As well as broker fees, you need to think about your total stake and the varying costs of each asset. Only you know what a realistic budget is. The general rule is that you shouldn’t invest money you can’t risk losing. Once you’ve got a figure in mind for your total investment, you need to think about how much you’re going to put into each market.
Again, this is a matter of personal preference. However, let’s say you’ve got USD 10,000 and you want to invest in stocks, forex and commodities. After reviewing your objectives and risk tolerance, one illustrative split might allocate 50% to shares, 30% to bonds and 20% to commodities. These percentages are examples only and not recommendations; allocations depend on individual objectives, risk tolerance, and product availability. These percentages could change over time. However, they can be used as a starting point. In this example, you would allocate USD 5,000 to shares, USD 3,000 to bonds and USD 2,000 to commodities.
A portfolio can change over time as your goals, contributions and market conditions change. This is where dollar cost averaging can be useful. Dollar cost averaging is where you invest money into a portfolio over a sustained period. That means you don’t put all of your money into something at once.
For example, let’s say you’ve got USD 10,000 to invest. There are no rules against investing all of it at once. However, if you do this, you’ll have to take whatever the latest price is/prices are. It could be a good price; it could be a bad one. It’s impossible to know and you have to rely on the market moving in your favour.
With dollar cost averaging, you’d start by putting in a certain amount. Let’s say you invest USD 2,000 in stocks, forex and commodities. This leaves you with USD 8,000 to invest. From this point, you’d commit to investing the same amount over a specified time. Let’s say 10 months. That means you’d invest USD 800 into your portfolio every month for 10 months.

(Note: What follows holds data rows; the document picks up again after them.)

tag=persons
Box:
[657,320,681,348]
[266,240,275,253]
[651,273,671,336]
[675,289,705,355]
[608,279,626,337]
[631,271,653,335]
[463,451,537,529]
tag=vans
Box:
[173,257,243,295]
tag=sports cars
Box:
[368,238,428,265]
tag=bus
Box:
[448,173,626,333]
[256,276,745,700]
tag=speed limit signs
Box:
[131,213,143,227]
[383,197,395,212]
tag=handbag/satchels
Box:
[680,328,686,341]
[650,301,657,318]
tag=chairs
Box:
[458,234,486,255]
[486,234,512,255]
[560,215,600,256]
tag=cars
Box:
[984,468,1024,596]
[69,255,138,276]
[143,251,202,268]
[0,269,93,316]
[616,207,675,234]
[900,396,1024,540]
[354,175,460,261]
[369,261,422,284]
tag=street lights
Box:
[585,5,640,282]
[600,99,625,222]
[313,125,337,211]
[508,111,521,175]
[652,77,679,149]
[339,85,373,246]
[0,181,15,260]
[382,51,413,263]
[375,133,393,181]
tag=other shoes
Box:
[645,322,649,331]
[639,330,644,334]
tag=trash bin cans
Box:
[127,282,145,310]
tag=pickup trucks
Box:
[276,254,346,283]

The price you’ll pay for each asset in your portfolio will vary over 10 months. Some months you’ll get better prices, some months you’ll get worse prices. This means you may spread entry points across different market prices over time, which can reduce reliance on a single entry point, but it does not guarantee better results or protect against losses.
This approach may help manage timing risk, but it does not ensure the best overall price. Investing and trading aren’t static events. They’re dynamic. Some investors periodically review whether their holdings still match their objectives and risk tolerance. Once a diversified portfolio is in place, regular contributions may be one way to build exposure over time, depending on affordability and objectives.

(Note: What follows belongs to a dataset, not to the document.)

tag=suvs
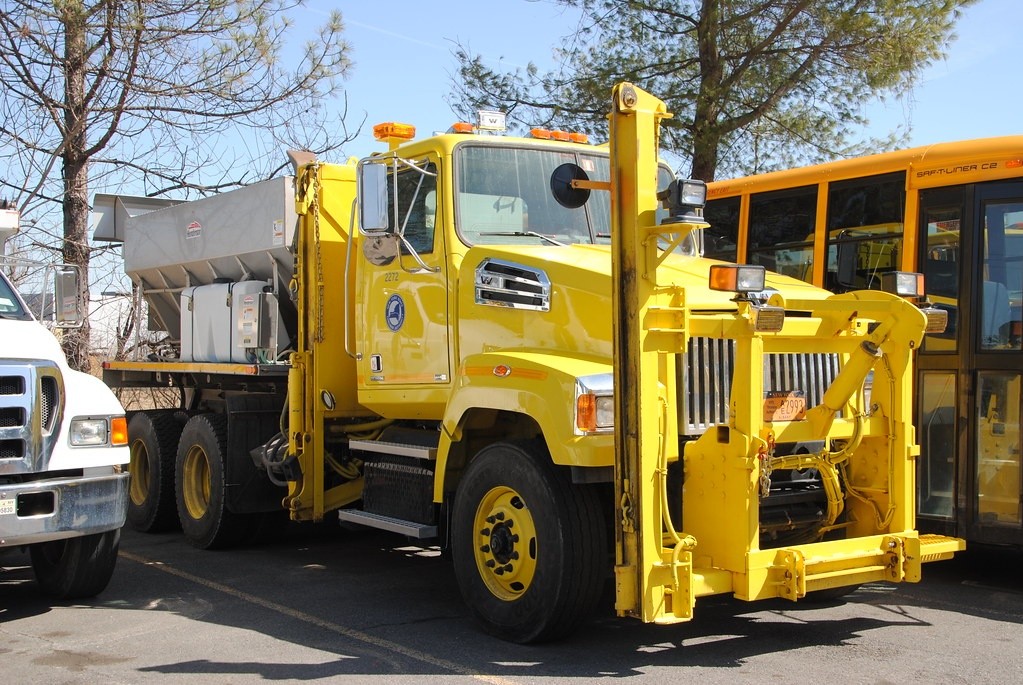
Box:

There’s nothing wrong with holding long positions. However, in line with our previous point, you shouldn’t remain static. Investing in multiple assets and creating a diverse portfolio is the first step. It’s not the final step. You can’t go on autopilot and hope that your diverse range of investments will look after themselves.
Portfolios may be reviewed periodically to assess whether each position still fits your objectives, risk tolerance and target allocation. Rebalancing decisions depend on circumstances and can involve costs and tax considerations.

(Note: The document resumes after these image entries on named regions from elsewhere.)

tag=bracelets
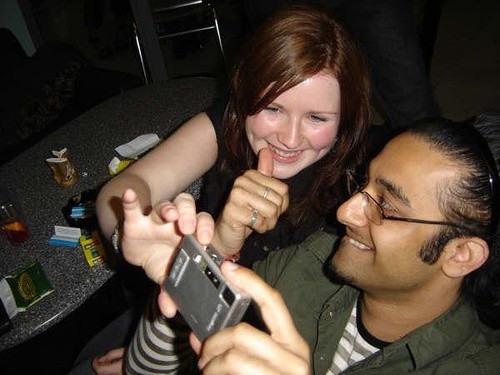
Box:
[222,251,241,263]
[111,218,126,254]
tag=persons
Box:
[70,9,376,375]
[122,114,500,375]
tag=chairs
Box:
[132,1,224,84]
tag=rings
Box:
[262,186,270,199]
[248,208,259,228]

A diversified portfolio usually combines holdings across asset classes, sectors, regions or investment styles that are not all driven by the same risks. The aim is to reduce reliance on any single area, although diversification does not guarantee profits or prevent losses.
Investors may diversify in several ways, including broad-market funds, ETFs, bonds, shares across different sectors or regions, and other instruments where suitable. However, product choice should always depend on your personal objectives, risk tolerance, time horizon, costs, and your understanding of the risks involved.
Saxo’s demo account can help you familiarise yourself with the platform and practise placing trades in a simulated environment. However, demo conditions can differ from live trading, and any decision to invest real money should take into account affordability, product risk, fees, and the possibility of loss.
Finally, regular reviews can help you check whether your portfolio remains aligned with your objectives and risk tolerance.